**ACTION ITEM:**
Using the liberalism text below, answer these questions.
1. Which dictionary supplies the definition of liberalism that the text quotes?
2. Whose work does the text name as exemplifying political liberalism?
3. In Locke's Second Treatise of Government, as the text describes it, what must a government secure for its members in order to be legitimate?

**SOURCE TEXT:**
++++++++++++++++++++

Liberalism, in this larger sense, has been characterized by deep continuities as well as periodic revisions to the political, economic, and normative dimensions underlying its defining orientations. The latter can be summed up rather easily with reference to the Oxford English Dictionary, which defines liberalism as “respectful of individual rights and freedoms, favoring free trade and gradual political and social reform that tends toward individual freedom and democracy.” This definition, replete with its characteristic repetition (“freedoms,” “free,” “freedom”) and allusion to vague temporalities of progress (“gradual,” “tends toward”), encapsulates some of the key attributes and ambiguities of liberalism. Central to every version of liberalism is an insistent, quasi-naturalistic link between human and market “freedom.” What remains ambiguous is the specific historical character of liberalism’s supposedly inherent “tendency” toward “democracy” and social “reform.”
The modern conflation “liberal democracy” quietly resolves this central and enduring problematic for liberalism and its adherents: how to combine an expansive, even utopian, defense of individual freedom with a stable and cohesive structure of social organization. Theorists of liberalism have looked toward two institutional mechanisms to manage this fundamental task: the self-regulating market and one or another form of political democracy or representative government, incarnated in the nation-state. At least provisionally, therefore, we might distinguish between two strains within liberalism: market liberalism as exemplified by the work of Adam Smith, in which the individual is imagined as homo economicus, a person whose conduct is naturally coordinated and regulated through competition and trade with others with minimal state interference, and political liberalism, exemplified by the work of John Stuart Mill, in which individuals are posited as citizen-subjects, formally equal within a civic order whose political institutions are designed to balance and preserve individual liberty and equality (Adam Smith [1776] 1937; Mill [1859] 1999; Wendy Brown 2003).
One of the strongest critics of both variants of liberalism, Karl Marx ([1867–94] 1976–81) argued that capitalist market relations could only emerge in societies where human equality had attained the status of a popular prejudice. Despite the fact that the two variants—freedom as the freedom of unregulated market activity and freedom as a “tendency” toward political equality—share a conception of the abstract and interchangeable human individual as the basis of all social organization, the coordination between them has been highly uneven and has required a range of innovative thought experiments and institutional arrangements to give a “commonsense” cast to what is in fact a contradictory and unstable cohabitation. A work that illuminates this tension (and an important touchstone for liberalism as an intellectual project) is John Locke’s Second Treatise of Government ([1690] 1980), which envisions individuals in the state of “natural liberty,” defined by an unlimited impulse to accumulate status and possessions, who consensually enter into a “social contract” with one another, arrogating their theoretically unlimited natural rights within civil society and in turn establishing a government whose legitimacy rests on its ability to secure the life, liberty, and property of its members.

++++++++++++++++++++

**COLLECTED MATERIAL:**
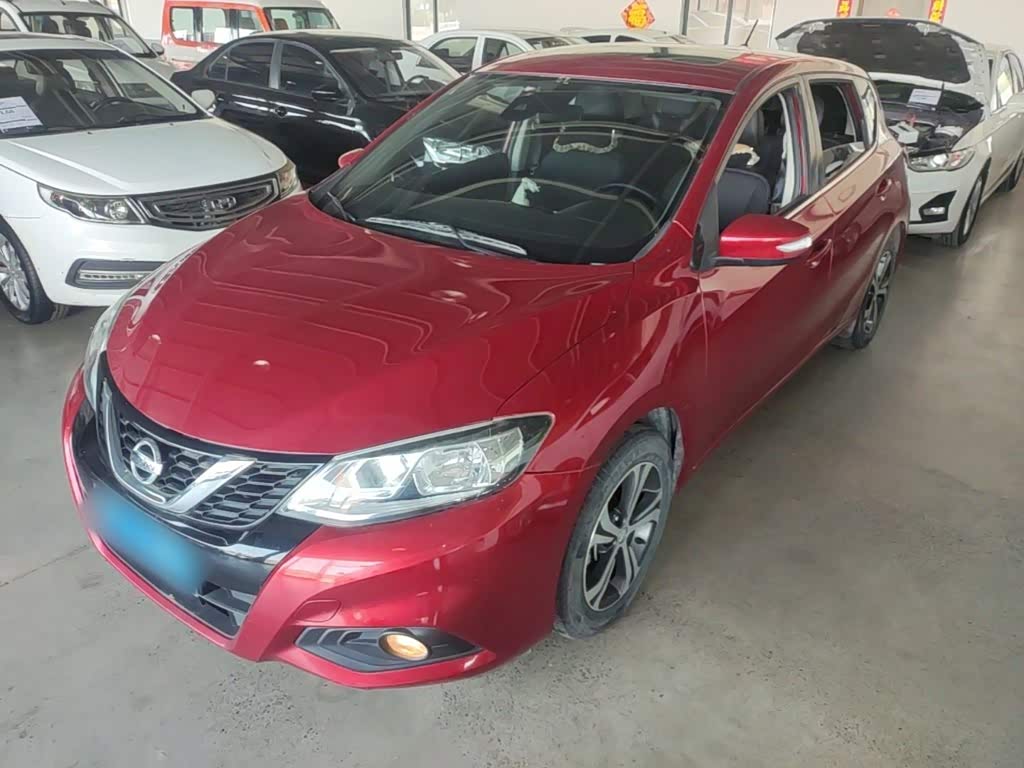 Nissan TIIDA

++++++++++++++++++++

**SOLUTION FOR THIS EXERCISE:**
1. The Oxford English Dictionary.
2. John Stuart Mill's.
3. The life, liberty, and property of its members.